Keep numeric character entity characters such as `

2020-02-12 10:42发布

问题:

I am parsing XML that contains numeric character entity characters such as (but not limited to) &#10; &#13; &lt; &gt; (line feed carriage return < >) in Java. While parsing, I am appending text content of nodes to a StringBuffer to later write it out to a textfile.

However, these unicode characters are resolved or transformed into newlines/whitespace when I write the String to a file or print it out.

How can I keep the original numeric character entity characters symbols when iterating over nodes of an XML file in Java and storing the text content nodes to a String?

Example of demo xml file:

<?xml version="1.0" encoding="UTF-8"?>
<ABCD version="2">    
    <Field attributeWithChar="A string followed by special symbols &#13;  &#10;" />
</ABCD>

Example Java code. It loads the XML, iterates over the nodes and collects the text content of each node to a StringBuffer. After the iteration is over, it writes the StringBuffer to the console and also to a file (but no &#10; &#13;) symbols.

What would be a way to keep these symbols when storing them to a String? Could you please help me? Thank you.

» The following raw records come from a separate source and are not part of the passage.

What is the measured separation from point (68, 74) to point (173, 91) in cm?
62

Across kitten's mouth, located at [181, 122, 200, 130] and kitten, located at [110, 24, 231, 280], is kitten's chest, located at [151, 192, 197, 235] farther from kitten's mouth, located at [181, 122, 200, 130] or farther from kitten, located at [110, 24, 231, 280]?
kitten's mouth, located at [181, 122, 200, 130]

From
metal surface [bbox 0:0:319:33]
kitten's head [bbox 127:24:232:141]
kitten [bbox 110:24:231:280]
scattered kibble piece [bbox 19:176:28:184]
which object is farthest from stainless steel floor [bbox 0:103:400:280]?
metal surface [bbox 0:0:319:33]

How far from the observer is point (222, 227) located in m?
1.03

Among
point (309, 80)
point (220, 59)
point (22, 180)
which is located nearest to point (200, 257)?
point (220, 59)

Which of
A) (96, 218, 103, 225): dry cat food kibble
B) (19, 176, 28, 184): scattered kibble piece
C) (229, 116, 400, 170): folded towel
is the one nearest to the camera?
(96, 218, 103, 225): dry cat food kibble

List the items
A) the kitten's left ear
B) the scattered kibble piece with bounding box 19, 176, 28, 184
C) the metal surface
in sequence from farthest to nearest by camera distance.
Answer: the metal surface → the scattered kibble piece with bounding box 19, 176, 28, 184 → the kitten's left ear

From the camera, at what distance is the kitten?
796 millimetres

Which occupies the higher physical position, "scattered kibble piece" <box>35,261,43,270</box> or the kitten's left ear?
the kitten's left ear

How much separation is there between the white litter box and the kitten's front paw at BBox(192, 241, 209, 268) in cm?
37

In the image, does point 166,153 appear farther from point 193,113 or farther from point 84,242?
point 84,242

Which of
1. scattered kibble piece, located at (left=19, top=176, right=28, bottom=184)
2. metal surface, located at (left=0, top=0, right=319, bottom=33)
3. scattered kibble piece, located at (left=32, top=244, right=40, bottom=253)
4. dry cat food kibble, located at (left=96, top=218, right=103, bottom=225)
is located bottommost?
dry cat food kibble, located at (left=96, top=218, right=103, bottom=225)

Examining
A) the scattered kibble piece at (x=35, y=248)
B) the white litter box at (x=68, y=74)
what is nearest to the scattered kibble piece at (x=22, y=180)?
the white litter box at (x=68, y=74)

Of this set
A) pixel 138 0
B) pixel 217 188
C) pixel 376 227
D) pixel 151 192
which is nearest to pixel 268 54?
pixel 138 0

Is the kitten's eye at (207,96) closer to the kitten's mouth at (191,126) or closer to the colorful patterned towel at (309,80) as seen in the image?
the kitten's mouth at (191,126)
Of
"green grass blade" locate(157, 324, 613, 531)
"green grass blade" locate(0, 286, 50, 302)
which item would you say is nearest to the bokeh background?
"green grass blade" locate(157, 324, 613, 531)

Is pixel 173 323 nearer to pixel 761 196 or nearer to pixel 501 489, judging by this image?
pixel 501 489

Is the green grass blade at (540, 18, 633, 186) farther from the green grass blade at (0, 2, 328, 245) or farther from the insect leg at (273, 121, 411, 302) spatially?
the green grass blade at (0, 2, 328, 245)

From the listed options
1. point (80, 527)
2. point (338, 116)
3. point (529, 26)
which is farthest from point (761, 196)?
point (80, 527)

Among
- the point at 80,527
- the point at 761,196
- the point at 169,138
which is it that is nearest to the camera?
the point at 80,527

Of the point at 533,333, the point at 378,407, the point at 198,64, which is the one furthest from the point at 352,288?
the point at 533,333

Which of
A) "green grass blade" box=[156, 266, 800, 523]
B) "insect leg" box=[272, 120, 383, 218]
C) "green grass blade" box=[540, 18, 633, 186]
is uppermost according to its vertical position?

public static void main(String[] args) throws ParserConfigurationException, SAXException, IOException, TransformerException {   
    DocumentBuilderFactory documentFactory = DocumentBuilderFactory.newInstance();
    Document document = null;
    DocumentBuilder documentBuilder = documentFactory.newDocumentBuilder();
    document = documentBuilder.parse(new File("path/to/demo.xml"));
    StringBuilder sb = new StringBuilder();

    NodeList nodeList = document.getElementsByTagName("*");
    for (int i = 0; i < nodeList.getLength(); i++) {
        Node node = nodeList.item(i);
        if (node.getNodeType() == Node.ELEMENT_NODE) {
            NamedNodeMap nnp = node.getAttributes();
            for (int j = 0; j < nnp.getLength(); j++) {
                sb.append(nnp.item(j).getTextContent());
            }
        }
    }
    System.out.println(sb.toString());

    try (Writer writer = new BufferedWriter(new OutputStreamWriter(
            new FileOutputStream("path/to/demo_output.xml"), "UTF-8"))) {
        writer.write(sb.toString());
    }
}

回答1:

You need to escape all the XML entities before parsing the file into a Document. You do that by escaping the ampersand & itself with its corresponding XML entity &amp;. Something like,

DocumentBuilder documentBuilder =
        DocumentBuilderFactory.newInstance().newDocumentBuilder();

String xmlContents = new String(Files.readAllBytes(Paths.get("demo.xml")), "UTF-8");

Document document = documentBuilder.parse(
         new InputSource(new StringReader(xmlContents.replaceAll("&", "&amp;"))
        ));

Output :

2A string followed by special symbols &#13;  &#10;


回答2:

P.S. This is complement of Ravi Thapliyal's answer, not an alternative.

I am having the same problem with handling an XML file which is exported from 2003 format Excelsheet. This XML file stores line-breaks in text contents as &#10; along with other numeric character references. However, after reading it with Java DOM parser, manipulating the content of some elements and transforming it back to the XML file, I see that all the numeric character references are expanded (i.e. The line-break is converted to CRLF) in Windows with J2SE1.6. Since my goal is to keep the content format unchanged as much as possible while manipulating some elements (i.e. retain numeric character references), Ravi Thapliyal's suggestion seems to be the only working solution.

When writing the XML content back to the file, it is necessary to replace all &amp; with &, right? To do that, I had to give a StringWriter to the transformer as StreamResult and obtain String from it, replace all and dump the string to the xml file.

TransformerFactory tf = TransformerFactory.newInstance();
Transformer t = tf.newTransformer();
DOMSource source = new DOMSource(document);

//write into a stringWriter for further processing.
StringWriter stringWriter = new StringWriter();
StreamResult result = new StreamResult(stringWriter);

t.transform(source, result);

//stringWriter stream contains xml content.
String xmlContent = stringWriter.getBuffer().toString();
//revert "&amp;" back to "&" to retain numeric character references.
xmlContent = xmlContent.replaceAll("&amp;", "&");

BufferedWriter wr = new BufferedWriter(new OutputStreamWriter(new FileOutputStream(outputFile), "UTF-8"));
wr.write(xmlContent);
wr.close();